Did you create some drama within Irreverent Warriors that you regret? Welcome to the club.

If you have been around long enough, it is not a matter of if, but when. This is what happens when you bring together passionate people who care deeply, who have strong personalities, and who are often carrying more than they let on. Conflict is not the exception here. It is part of the environment.


What actually matters is not the mistake.


It is the decision you make next.


The Fork in the Road

When something goes sideways, there are really two paths you can take.

  1. The first is victimhood. This is where you blame other people, shut down, or refuse to take accountability. It can look like defensiveness, justification, or creating a narrative where you were misunderstood or targeted. It may even feel justified in the moment.

  2. The second is accountability. This is where you take an honest look at your role, acknowledge where you were wrong, and make amends. It requires humility. It requires curiosity. It requires discomfort. It requires you to see the situation clearly, extract the lesson, and then make a conscious decision to move forward in a new way.


One path keeps you stuck.


The other moves you forward.


The Drama Triangle

There is a simple concept we use in leadership training that helps explain why conflict can spiral so quickly. It is called the Drama Triangle.


At its core, it describes three roles people tend to fall into during conflict:

  • The Victim feels wronged, overwhelmed, or powerless.

  • The Attacker places blame, criticizes, or comes in aggressively.

  • The Hero tries to fix everything and take control of the situation.


Most people do not stay in just one role. They rotate between them depending on the situation. Someone might feel like a victim one moment, then become the attacker the next, or step in as the hero trying to clean everything up.


The problem is that all three roles keep the situation stuck. They create more tension, more misunderstanding, and more distance between people.


If you have found yourself in drama at Irreverent Warriors, there is a good chance you have been somewhere inside that triangle.


The Reality of Growth

Personally, I fail every day.


That is not an exaggeration. It is the only way I have learned anything meaningful in my life. As a father, husband, son, soccer coach, Marine, and nonprofit servant-leader, my growth has come almost entirely through failure.


There was a time when getting called out would trigger something immediate in me. I would make excuses, shift blame, or convince myself there was some kind of unfairness or even a conspiracy against me. On the surface, it looked like I was defending myself.


In reality, I was moving through those same roles. I would feel like the victim, then turn into the attacker, or try to control the situation in my own version of being the hero.


What was actually happening was something deeper.


I had betrayed my own values, and I could not face it.

# Stored data:
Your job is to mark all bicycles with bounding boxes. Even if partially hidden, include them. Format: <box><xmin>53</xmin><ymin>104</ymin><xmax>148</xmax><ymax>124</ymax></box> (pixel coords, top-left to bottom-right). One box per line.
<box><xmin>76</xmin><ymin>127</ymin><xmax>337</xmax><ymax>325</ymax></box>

# Tasks and exercises:
A – Duplicate the Irreverent Warriors piece word for word from "2. The second" to "keeps you stuck.".
B – In the Irreverent Warriors piece, which three roles does the Drama Triangle describe?
The data after the Irreverent Warriors piece is separate material.

# The results:
A –
2. The second is accountability. This is where you take an honest look at your role, acknowledge where you were wrong, and make amends. It requires humility. It requires curiosity. It requires discomfort. It requires you to see the situation clearly, extract the lesson, and then make a conscious decision to move forward in a new way.


One path keeps you stuck.

B – The Victim, the Attacker, and the Hero.